# [Records provided]
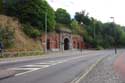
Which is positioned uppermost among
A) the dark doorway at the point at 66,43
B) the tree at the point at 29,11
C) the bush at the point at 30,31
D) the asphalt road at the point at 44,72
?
the tree at the point at 29,11

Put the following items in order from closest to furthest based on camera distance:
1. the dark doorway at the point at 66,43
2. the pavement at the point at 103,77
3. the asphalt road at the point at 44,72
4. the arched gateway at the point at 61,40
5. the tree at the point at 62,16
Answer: the pavement at the point at 103,77 → the asphalt road at the point at 44,72 → the arched gateway at the point at 61,40 → the dark doorway at the point at 66,43 → the tree at the point at 62,16

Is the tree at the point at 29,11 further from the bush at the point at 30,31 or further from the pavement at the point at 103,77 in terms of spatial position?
the pavement at the point at 103,77

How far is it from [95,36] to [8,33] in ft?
232

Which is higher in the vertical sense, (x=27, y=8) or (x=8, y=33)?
(x=27, y=8)

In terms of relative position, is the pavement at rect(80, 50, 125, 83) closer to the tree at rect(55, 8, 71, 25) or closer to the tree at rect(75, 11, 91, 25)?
the tree at rect(55, 8, 71, 25)

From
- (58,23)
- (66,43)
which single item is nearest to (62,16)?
(58,23)

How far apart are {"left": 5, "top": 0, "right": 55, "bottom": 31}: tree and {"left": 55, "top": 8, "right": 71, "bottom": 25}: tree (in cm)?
2629

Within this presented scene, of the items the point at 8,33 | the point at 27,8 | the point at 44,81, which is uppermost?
the point at 27,8

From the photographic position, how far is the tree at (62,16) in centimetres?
10404

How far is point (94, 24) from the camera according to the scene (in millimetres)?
132500

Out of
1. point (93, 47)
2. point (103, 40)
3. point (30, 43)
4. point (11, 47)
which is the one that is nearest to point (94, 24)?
point (103, 40)

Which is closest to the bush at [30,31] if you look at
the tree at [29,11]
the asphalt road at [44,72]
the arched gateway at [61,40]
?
the tree at [29,11]

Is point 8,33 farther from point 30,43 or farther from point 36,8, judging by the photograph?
point 36,8

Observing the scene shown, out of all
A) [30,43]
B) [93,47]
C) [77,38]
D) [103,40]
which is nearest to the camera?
[30,43]
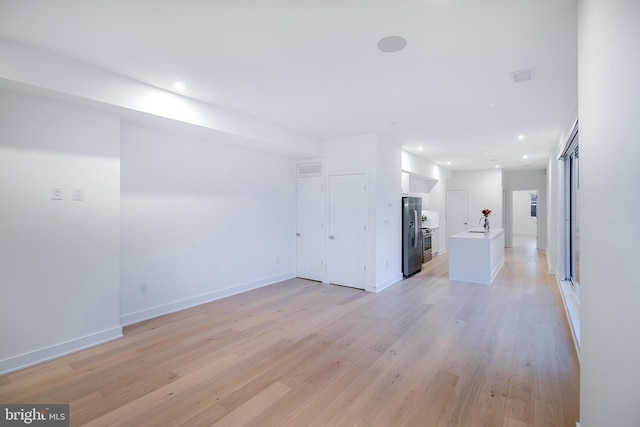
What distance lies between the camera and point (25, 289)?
280cm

# [Problem requirements]
Reproduce all of the records above word for word, leaving out the pictures.

# [Complete answer]
Which is positioned uppermost among
A) the dark doorway at the point at 66,43
B) the tree at the point at 29,11
C) the bush at the point at 30,31
D) the asphalt road at the point at 44,72
?
the tree at the point at 29,11

Put the following items in order from closest to furthest based on camera distance:
1. the dark doorway at the point at 66,43
2. the pavement at the point at 103,77
3. the asphalt road at the point at 44,72
4. the arched gateway at the point at 61,40
5. the tree at the point at 62,16
Answer: the pavement at the point at 103,77 → the asphalt road at the point at 44,72 → the arched gateway at the point at 61,40 → the dark doorway at the point at 66,43 → the tree at the point at 62,16

Is the tree at the point at 29,11 further from the bush at the point at 30,31 or further from the pavement at the point at 103,77 in terms of spatial position?
the pavement at the point at 103,77

How far is it from [95,36] to [8,33] in ft?
232

Which is higher in the vertical sense, (x=27, y=8) or (x=8, y=33)?
(x=27, y=8)

In terms of relative position, is the pavement at rect(80, 50, 125, 83) closer to the tree at rect(55, 8, 71, 25) or closer to the tree at rect(75, 11, 91, 25)?
the tree at rect(55, 8, 71, 25)

From
- (58,23)
- (66,43)
which single item is nearest to (62,16)?
(58,23)

How far apart are {"left": 5, "top": 0, "right": 55, "bottom": 31}: tree and {"left": 55, "top": 8, "right": 71, "bottom": 25}: tree (in cm)?
2629

Within this presented scene, of the items the point at 8,33 | the point at 27,8 | the point at 44,81, which is uppermost?
the point at 27,8

From the photographic position, how far is the tree at (62,16) in centimetres?
10404

How far is point (94, 24) from the camera according to the scene (in millimetres)?
132500

Out of
1. point (93, 47)
2. point (103, 40)
3. point (30, 43)
4. point (11, 47)
which is the one that is nearest to point (94, 24)?
point (103, 40)

Which is closest to the bush at [30,31] if you look at
the tree at [29,11]
the asphalt road at [44,72]
the arched gateway at [61,40]
?
the tree at [29,11]

Is point 8,33 farther from point 30,43 or farther from point 36,8, judging by the photograph?
point 36,8

Observing the scene shown, out of all
A) [30,43]
B) [93,47]
C) [77,38]
D) [103,40]
which is nearest to the camera?
[30,43]
What distance lies between the camera and point (25, 289)?
280cm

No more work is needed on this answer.